------ Document section ------

The good thing about a foreign company buying American real estate, such as Kennywood Park, is it can't move.
When foreign firms buy American icons it always triggers anxiety. It happened when Japanese firms bought California's Pebble Beach Golf Links and New York's Rockefeller Center in the 1980s, and it happened again yesterday when Madrid's Parques Reunidos said it was buying the beloved West Mifflin amusement park, along with local cousins Idlewood & SoakZone in Ligonier and Sandcastle Waterpark in West Homestead.
The sting is more acute because Kennywood is in the Mon Valley, which still reels from the loss of steel jobs in part to international competition a generation ago.
Match that with swelling nationalistic and anti-immigration feelings since Sept. 11, 2001, and it is the perfect atmosphere for a tidal wave of anger about the 101-year-old, family-owned national landmark's sale.
But fears about the sales of other American icons passed and so should they over Kennywood, said Barney Oursler, of the Homestead-based community advocacy organization Mon Valley Unemployed Committee.

------ Information supplied ------

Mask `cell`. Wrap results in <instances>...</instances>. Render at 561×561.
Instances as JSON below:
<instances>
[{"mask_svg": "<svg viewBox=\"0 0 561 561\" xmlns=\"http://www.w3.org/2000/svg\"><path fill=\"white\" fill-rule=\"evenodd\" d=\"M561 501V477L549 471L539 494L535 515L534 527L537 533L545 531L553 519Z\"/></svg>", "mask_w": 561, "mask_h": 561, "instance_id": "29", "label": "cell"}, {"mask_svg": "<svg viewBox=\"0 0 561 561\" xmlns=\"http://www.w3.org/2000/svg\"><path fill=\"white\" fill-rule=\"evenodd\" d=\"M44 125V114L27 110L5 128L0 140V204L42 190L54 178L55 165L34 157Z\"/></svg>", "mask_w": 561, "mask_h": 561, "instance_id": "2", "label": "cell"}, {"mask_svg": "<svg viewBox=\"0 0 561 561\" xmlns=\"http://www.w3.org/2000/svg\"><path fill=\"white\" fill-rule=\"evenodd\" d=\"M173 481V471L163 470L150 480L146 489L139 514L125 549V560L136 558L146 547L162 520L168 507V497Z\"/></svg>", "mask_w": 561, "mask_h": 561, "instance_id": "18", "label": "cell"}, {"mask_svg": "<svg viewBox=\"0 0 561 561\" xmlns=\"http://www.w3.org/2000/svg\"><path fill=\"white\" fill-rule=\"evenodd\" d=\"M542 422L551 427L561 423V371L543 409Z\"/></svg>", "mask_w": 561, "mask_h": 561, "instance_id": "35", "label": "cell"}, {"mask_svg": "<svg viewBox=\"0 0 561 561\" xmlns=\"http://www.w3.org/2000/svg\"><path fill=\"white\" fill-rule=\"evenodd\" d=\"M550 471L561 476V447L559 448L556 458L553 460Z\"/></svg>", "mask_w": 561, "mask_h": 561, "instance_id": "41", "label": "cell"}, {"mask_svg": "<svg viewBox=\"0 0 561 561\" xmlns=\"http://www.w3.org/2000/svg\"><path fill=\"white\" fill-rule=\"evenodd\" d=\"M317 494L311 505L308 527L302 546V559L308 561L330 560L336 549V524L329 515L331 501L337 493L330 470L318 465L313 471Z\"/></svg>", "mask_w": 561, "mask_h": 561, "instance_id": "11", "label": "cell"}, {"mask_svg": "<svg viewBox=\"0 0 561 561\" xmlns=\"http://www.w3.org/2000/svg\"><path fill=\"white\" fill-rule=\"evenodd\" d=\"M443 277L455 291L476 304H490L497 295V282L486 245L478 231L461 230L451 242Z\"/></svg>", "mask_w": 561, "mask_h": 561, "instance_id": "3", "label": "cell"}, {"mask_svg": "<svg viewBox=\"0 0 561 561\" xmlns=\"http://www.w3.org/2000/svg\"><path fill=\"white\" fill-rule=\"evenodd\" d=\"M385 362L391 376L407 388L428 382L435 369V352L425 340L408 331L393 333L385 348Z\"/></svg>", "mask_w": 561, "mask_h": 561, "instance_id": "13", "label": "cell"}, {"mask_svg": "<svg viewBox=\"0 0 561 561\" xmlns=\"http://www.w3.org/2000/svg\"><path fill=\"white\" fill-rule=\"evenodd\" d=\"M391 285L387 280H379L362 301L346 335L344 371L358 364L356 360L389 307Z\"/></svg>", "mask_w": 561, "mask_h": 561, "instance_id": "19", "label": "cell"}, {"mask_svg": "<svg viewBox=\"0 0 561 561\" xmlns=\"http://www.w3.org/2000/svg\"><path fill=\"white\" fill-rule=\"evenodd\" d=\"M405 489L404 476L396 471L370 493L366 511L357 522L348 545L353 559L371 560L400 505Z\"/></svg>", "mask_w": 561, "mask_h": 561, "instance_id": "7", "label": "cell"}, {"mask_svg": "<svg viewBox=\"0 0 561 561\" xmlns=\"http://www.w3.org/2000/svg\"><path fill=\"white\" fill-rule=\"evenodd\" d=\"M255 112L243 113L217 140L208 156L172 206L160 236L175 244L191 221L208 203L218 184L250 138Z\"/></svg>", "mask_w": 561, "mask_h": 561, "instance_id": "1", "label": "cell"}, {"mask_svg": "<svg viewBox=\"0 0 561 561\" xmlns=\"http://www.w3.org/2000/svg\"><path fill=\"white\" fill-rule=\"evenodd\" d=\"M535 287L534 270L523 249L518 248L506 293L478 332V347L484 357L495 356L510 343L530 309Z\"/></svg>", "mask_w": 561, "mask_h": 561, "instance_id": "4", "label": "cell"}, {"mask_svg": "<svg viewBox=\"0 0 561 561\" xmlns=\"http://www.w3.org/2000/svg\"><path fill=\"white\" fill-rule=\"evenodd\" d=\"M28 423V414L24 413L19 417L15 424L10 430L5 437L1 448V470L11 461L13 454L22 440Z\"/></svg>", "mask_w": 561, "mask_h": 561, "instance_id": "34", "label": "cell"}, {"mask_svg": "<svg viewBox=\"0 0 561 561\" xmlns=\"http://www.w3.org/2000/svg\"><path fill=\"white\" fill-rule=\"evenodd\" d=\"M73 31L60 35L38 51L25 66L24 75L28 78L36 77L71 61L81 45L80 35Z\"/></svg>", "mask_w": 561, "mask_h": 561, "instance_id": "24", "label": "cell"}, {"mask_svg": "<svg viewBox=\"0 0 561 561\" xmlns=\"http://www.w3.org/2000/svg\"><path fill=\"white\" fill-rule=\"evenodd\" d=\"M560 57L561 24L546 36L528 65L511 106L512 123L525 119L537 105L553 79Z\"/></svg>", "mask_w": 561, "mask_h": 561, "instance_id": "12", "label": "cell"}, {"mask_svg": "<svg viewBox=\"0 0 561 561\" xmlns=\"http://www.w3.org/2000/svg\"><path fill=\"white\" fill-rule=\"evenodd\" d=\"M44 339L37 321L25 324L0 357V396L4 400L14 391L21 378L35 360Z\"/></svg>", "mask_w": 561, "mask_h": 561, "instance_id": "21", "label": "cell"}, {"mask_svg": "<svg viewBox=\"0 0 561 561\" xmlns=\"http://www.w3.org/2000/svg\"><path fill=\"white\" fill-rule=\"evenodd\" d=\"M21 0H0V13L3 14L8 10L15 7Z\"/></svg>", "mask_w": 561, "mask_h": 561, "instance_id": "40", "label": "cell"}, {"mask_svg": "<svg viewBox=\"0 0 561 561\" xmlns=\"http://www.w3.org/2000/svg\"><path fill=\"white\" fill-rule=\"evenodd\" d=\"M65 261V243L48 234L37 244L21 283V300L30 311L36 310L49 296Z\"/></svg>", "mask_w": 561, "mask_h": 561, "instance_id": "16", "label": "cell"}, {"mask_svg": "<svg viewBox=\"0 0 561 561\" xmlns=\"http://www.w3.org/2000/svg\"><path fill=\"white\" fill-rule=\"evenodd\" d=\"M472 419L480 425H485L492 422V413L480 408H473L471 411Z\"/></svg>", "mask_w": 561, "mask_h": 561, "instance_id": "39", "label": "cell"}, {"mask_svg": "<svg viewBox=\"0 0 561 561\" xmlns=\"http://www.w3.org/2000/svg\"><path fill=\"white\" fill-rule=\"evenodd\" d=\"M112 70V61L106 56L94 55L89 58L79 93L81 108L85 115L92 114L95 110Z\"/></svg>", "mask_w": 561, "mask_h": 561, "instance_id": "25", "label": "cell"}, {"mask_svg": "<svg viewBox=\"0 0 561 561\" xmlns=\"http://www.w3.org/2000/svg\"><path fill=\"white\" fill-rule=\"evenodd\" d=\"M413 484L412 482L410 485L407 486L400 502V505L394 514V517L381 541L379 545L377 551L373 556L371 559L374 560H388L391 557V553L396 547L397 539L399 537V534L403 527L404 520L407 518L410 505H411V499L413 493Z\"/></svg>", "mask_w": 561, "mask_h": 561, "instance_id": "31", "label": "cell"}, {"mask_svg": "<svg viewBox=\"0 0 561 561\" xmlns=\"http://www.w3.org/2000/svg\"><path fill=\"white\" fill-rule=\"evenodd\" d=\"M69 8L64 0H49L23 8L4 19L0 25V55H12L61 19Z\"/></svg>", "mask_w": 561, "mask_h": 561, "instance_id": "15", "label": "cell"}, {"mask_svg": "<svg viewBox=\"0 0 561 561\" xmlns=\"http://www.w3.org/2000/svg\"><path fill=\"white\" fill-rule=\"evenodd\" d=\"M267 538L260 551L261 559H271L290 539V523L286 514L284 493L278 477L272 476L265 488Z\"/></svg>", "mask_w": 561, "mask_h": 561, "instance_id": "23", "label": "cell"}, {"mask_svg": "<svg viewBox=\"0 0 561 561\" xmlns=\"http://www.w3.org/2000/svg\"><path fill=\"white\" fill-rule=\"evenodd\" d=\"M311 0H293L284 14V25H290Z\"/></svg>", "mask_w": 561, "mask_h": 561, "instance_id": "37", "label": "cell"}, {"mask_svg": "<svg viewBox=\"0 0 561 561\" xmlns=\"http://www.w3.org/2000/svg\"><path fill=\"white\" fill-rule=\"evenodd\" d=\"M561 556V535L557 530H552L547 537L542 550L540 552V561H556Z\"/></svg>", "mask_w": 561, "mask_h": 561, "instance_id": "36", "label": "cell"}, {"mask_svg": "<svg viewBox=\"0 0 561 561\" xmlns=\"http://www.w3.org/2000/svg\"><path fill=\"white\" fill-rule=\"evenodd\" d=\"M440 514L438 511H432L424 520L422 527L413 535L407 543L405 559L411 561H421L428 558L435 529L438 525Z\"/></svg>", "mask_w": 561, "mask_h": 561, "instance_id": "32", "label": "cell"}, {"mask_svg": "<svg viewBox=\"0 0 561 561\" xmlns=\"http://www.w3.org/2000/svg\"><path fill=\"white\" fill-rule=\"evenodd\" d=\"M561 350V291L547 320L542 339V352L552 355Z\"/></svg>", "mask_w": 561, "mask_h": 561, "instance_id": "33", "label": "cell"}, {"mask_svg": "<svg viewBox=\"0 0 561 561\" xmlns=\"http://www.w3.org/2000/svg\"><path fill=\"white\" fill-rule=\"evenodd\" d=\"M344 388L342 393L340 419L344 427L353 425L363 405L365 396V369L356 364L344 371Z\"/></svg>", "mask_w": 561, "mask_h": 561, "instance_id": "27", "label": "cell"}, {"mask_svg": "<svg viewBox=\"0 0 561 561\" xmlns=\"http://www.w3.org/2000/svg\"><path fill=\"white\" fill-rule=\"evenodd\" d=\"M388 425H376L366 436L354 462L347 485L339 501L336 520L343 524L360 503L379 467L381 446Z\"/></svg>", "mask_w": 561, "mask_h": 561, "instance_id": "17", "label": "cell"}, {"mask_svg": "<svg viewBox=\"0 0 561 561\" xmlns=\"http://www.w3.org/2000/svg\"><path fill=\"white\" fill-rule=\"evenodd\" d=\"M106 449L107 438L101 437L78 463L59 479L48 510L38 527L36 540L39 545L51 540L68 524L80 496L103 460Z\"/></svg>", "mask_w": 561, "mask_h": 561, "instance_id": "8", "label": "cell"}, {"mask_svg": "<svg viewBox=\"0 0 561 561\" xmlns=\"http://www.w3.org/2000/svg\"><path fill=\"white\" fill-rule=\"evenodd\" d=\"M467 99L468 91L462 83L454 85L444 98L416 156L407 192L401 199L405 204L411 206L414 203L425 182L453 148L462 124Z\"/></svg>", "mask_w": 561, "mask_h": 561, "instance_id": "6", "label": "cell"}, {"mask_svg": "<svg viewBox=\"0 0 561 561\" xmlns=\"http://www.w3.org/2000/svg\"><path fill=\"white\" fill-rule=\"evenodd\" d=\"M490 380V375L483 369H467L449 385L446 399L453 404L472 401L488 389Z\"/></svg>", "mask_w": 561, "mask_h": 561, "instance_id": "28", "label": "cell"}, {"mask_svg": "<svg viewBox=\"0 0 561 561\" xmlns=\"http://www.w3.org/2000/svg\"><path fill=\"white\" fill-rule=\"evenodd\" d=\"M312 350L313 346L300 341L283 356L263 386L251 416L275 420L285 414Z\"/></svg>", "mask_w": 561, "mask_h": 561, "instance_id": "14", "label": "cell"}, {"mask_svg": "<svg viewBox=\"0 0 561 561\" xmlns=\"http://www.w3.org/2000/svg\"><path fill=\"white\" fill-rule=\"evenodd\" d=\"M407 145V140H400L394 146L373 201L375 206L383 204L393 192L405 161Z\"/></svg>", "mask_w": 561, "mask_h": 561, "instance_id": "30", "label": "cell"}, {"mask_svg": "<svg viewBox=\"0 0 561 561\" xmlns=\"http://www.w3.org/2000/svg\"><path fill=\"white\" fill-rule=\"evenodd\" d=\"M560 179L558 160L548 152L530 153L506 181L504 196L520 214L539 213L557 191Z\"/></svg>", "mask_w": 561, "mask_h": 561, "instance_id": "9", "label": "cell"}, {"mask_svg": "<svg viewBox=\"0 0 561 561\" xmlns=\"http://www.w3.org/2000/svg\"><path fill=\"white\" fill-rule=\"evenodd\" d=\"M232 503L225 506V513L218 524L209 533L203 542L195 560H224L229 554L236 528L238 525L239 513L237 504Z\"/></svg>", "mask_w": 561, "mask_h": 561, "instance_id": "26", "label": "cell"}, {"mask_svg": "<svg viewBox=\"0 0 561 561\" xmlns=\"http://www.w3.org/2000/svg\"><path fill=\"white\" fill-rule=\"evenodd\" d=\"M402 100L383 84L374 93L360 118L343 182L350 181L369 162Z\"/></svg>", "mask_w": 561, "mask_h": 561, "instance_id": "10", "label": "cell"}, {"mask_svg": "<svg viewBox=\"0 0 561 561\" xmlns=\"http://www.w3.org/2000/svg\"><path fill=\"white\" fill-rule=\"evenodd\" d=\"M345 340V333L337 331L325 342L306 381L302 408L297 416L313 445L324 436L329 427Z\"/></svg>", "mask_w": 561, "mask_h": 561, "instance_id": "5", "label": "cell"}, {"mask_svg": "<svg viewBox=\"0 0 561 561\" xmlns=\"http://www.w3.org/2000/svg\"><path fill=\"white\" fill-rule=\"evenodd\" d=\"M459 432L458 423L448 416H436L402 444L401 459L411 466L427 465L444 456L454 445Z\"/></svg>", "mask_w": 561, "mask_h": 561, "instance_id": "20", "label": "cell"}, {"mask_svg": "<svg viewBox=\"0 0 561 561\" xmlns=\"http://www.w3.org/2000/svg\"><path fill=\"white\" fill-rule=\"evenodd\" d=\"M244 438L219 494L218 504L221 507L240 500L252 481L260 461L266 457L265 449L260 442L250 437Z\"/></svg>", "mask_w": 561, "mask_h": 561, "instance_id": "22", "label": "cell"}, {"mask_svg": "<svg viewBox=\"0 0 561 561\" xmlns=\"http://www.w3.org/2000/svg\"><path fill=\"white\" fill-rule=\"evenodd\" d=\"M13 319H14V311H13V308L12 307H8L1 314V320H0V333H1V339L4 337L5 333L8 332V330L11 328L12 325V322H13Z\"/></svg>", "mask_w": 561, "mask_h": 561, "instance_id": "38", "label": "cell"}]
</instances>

------

* Description of the task *
In the article on the Kennywood Park sale, which company said it was buying the amusement park? The material above plays no part in this.

* Response box *
Madrid's Parques Reunidos.